SOURCE DOCUMENT:
## begin
Sunday night Aspen and I finally dove into Twitch streaming for the first time. I’ve spent the past few weeks preparing and tweaking every setting I could find, but it was all useless without actually running our setup through some live paces. Sunday offered that opportunity. It might not have been fancy. We may have only streamed for an hour or so and accrued all of one viewer, but that was still plenty of time to gain some feedback on our channel. Hit the link to get our full observations from Games & Grinds first live stream on Twitch.
I am a sadist who tortures my poor laptop for fun.
Twitch requires a PC with plenty of meat on its bones in order to run properly. While certainly no slouch, my laptop isn’t exactly a beast of a rig. Our first stream pushed the limits of my hardware, particularly the i5 processor. Of course this doesn’t come as a surprise. Every competent beginner’s guide to Twitch that I read in preparation warned that we would need a powerhouse computer to get the most out of our stream and gave me reason to adjust every variable I could find in the OBS settings as if I were Frankenstein forcing life from a corpse. Still, despite its limitations my laptop managed to carry our live stream at 720p resolution without too many hiccups. Our video locked up for a second or so every now and then, but I’m chalking that up to our internet connection more than anything since the playback video showed no such issues. It won’t work in the long run, especially if I hope to stream PC games in the future, but for now it seems my laptop will get the job done while our stream gets off the ground.
## end
JOBS:
A - In the post about the first Twitch stream, what resolution did the laptop manage for the live stream?
B - Extend the post about the first Twitch stream by a paragraph, picking up right after its final sentence.
Nothing in the rows is needed.

EXCERPTED DATA:
## begin
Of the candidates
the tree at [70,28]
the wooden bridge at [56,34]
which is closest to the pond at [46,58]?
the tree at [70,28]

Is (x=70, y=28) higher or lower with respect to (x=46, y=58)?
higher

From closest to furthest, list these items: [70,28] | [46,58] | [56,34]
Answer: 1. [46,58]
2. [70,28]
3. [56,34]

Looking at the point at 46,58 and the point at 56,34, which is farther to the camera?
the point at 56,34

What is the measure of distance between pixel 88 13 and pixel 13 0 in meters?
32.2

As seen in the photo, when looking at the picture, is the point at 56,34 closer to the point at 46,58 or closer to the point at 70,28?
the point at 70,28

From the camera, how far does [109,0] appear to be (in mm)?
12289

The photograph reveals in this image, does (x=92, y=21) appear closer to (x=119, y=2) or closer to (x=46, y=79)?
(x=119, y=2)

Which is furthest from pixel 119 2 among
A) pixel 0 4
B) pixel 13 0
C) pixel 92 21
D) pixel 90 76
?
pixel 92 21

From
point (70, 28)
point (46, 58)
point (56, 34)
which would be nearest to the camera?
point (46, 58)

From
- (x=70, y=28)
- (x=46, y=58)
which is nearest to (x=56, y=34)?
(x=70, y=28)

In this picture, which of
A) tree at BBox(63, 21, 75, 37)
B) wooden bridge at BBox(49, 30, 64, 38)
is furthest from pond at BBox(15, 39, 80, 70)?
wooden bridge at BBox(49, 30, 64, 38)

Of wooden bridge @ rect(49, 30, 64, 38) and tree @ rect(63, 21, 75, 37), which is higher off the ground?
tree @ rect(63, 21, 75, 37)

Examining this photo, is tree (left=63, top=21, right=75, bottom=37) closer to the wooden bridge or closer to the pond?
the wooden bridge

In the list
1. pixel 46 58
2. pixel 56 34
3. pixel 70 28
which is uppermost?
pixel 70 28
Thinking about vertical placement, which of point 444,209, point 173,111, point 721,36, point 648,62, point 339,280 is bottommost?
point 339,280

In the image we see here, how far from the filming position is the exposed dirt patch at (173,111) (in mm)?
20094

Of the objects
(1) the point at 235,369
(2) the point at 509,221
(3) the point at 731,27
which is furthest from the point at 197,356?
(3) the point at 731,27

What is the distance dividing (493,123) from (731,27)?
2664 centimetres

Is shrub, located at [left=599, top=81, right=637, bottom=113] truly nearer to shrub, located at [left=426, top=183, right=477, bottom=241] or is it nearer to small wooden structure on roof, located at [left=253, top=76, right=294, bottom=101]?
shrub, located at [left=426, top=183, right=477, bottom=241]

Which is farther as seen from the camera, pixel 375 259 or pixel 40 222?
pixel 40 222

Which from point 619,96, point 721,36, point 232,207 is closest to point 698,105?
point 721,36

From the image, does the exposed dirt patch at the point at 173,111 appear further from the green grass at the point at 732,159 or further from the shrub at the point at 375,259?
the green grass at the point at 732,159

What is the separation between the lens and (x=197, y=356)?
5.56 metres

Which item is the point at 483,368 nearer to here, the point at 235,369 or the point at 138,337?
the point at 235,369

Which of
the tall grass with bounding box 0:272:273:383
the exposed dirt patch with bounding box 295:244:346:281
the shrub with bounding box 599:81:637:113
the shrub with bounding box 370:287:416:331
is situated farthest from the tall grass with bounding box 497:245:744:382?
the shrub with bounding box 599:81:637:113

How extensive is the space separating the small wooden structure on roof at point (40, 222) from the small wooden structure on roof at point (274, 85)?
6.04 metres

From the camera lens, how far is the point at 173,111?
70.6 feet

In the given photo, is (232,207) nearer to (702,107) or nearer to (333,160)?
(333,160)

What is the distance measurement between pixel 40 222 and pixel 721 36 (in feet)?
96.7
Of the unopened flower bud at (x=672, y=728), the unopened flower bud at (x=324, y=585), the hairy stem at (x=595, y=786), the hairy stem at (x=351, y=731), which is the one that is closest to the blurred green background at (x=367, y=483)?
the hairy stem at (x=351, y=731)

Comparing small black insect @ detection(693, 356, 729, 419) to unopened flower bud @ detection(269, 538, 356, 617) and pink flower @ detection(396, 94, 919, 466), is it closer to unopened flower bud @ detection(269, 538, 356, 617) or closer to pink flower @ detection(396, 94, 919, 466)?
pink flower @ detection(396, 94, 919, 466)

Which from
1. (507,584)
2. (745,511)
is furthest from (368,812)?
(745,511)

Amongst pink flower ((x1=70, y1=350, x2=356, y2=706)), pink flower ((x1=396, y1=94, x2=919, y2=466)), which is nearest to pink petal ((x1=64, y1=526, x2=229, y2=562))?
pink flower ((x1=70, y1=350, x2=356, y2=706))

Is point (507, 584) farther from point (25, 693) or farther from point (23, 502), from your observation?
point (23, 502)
## end
EXPECTED RESPONSES:
A - 720p

B -
I need to work on my passive gaming face.
We all have our own “game face.” That look that overcomes us when we focus on a game and lose touch with our surroundings. Every passive gaming face is unique, and the vast majority of them cast the owner in a less than favourable light. The scariest part? You never really know what type of gaming face you have until you record yourself and find out for yourself. Some take on a 1000 mile stare as their eyes glaze over and jaw slackens and hangs. Others’ faces twist and contort into a grimace of anguish as they strive for the perfect score.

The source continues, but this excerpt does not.